SELECTED EXCERPT:
▼

Create one base class

class A {};

Create tens of derived classes

class B1 : virtual public A {};
class B2 : virtual public A {};
.....
.....
class B20 : virtual public A {};
class B21 : virtual public A {};

Create hundreds of derived classes

class C100 : public B1, public B2, .... public B20, public B21 {};
class C101 : public B1, public B2, .... public B20, public B21 {};
.....
.....
class C200 : public B1, public B2, .... public B20, public B21 {};
class C201 : public B1, public B2, .... public B20, public B21 {};

Finally, create one last derived class
class D : public C100, public C101, .... public C200, public C201
{
public:
void run() {}
};

int main()
{
D d;
d.run();

return 0;
}

You can notice that class D's vtable grows very huge with thousands of
function members and data members. Only client can invoke d.run()
before class D does its own job to invoke thousands of function
members. Class D can be written into library and client includes
library into his source code.

▲

TASKS TO PERFORM:
1. Retype the stretch of the C++ inheritance example from "before class D" through "his source code.".
2. Write the next part of the C++ inheritance example, picking up after its last sentence.
The material after this point comes from a different source.

INFORMATION SUPPLIED:
▼

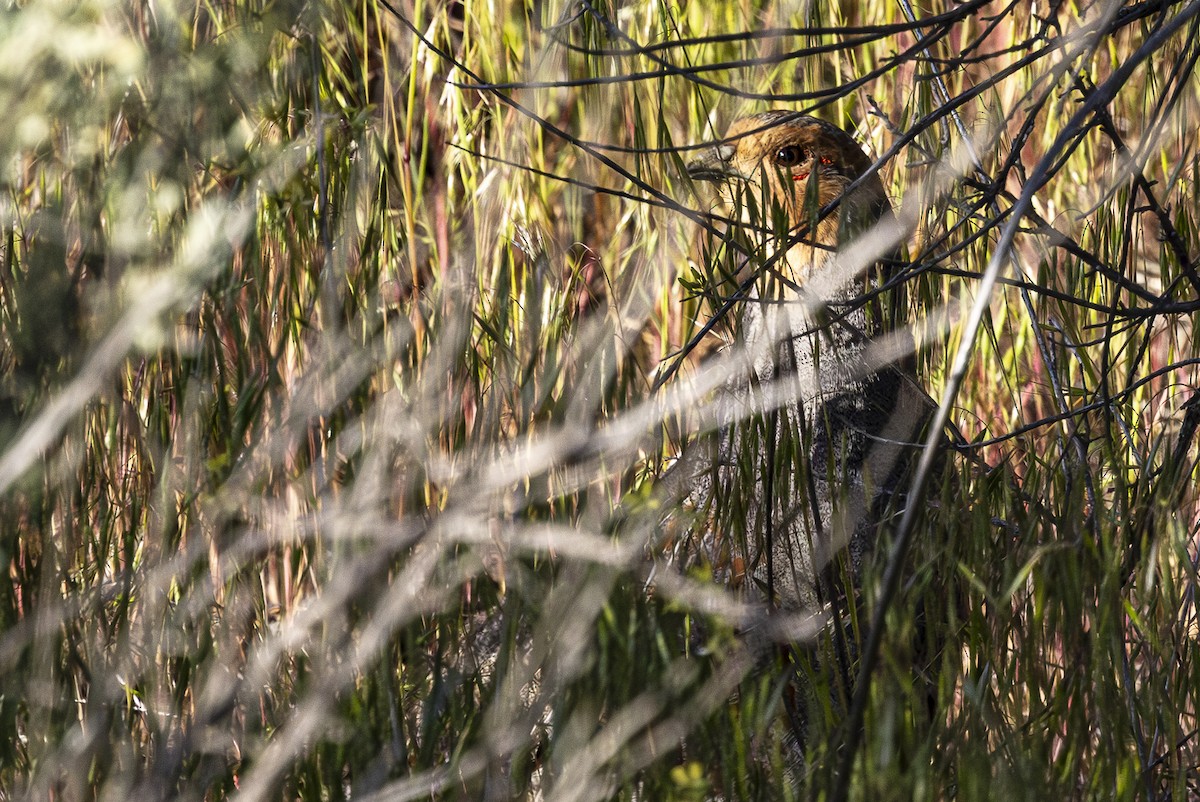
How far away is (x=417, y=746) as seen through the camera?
4.90 feet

▲

WRITTEN RESPONSES:
1.
before class D does its own job to invoke thousands of function
members. Class D can be written into library and client includes
library into his source code.

2.
C++ Compiler can compile without any problems if you are very careful
to design and avoid prone errors. CPU's overheads can be very
expensive. It can slow performance while class D is running at run
time.

If you declare static to all one base class and hundreds of derived
classes like singleton, then hundreds of object codes are linked
together into execution program. It can run faster because it uses
only one direct memory without having to use twice indirection with
huge vtable.

Is it worth good design? You don't like to read over millions of
lines in one file scope module. Multiple file scope modules help to
be readability and reduced prone errors.

Thanks...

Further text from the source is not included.